>>>

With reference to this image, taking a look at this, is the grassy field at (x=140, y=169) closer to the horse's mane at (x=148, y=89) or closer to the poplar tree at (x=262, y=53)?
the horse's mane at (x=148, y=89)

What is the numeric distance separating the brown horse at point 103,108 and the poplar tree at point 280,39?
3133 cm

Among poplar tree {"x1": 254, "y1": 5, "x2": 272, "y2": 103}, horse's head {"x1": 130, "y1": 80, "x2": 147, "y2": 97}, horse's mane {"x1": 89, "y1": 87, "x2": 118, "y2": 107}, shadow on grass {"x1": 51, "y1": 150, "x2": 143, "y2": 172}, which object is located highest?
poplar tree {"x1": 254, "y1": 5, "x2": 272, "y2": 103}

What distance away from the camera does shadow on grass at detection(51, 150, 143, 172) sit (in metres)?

<<<
>>>

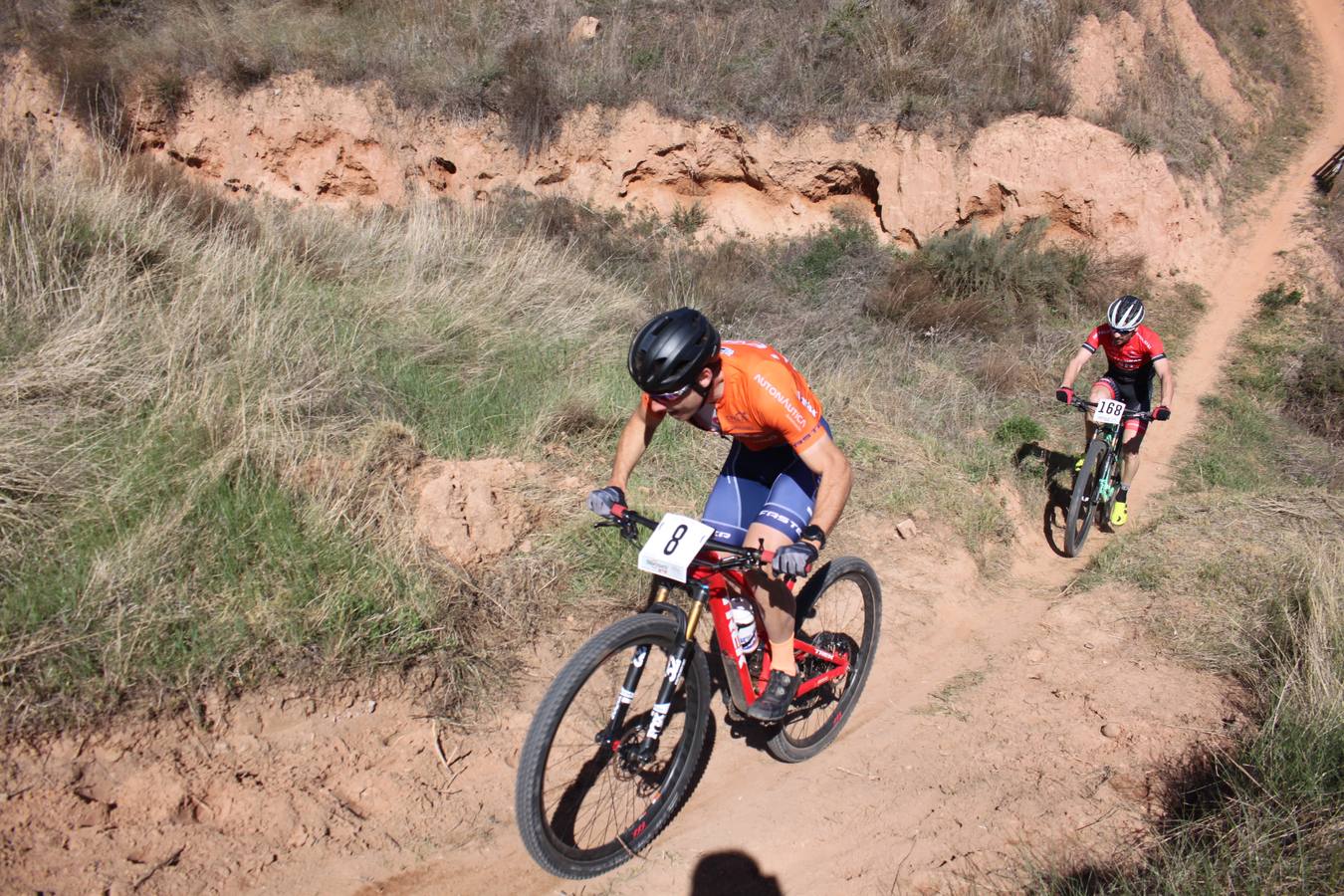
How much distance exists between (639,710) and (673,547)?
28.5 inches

<<<

**Task to complete**
Show every line of the items above that contains the string "What", reproducing each such line in full. Capitalization counts, so a match must have the same upper- and lowercase letters.

**Answer to this exercise**
What is the numeric distance separating the brown horse at point 103,108 and the poplar tree at point 280,39?
What distance away from the camera does shadow on grass at detection(51, 150, 143, 172) sit (in metres)?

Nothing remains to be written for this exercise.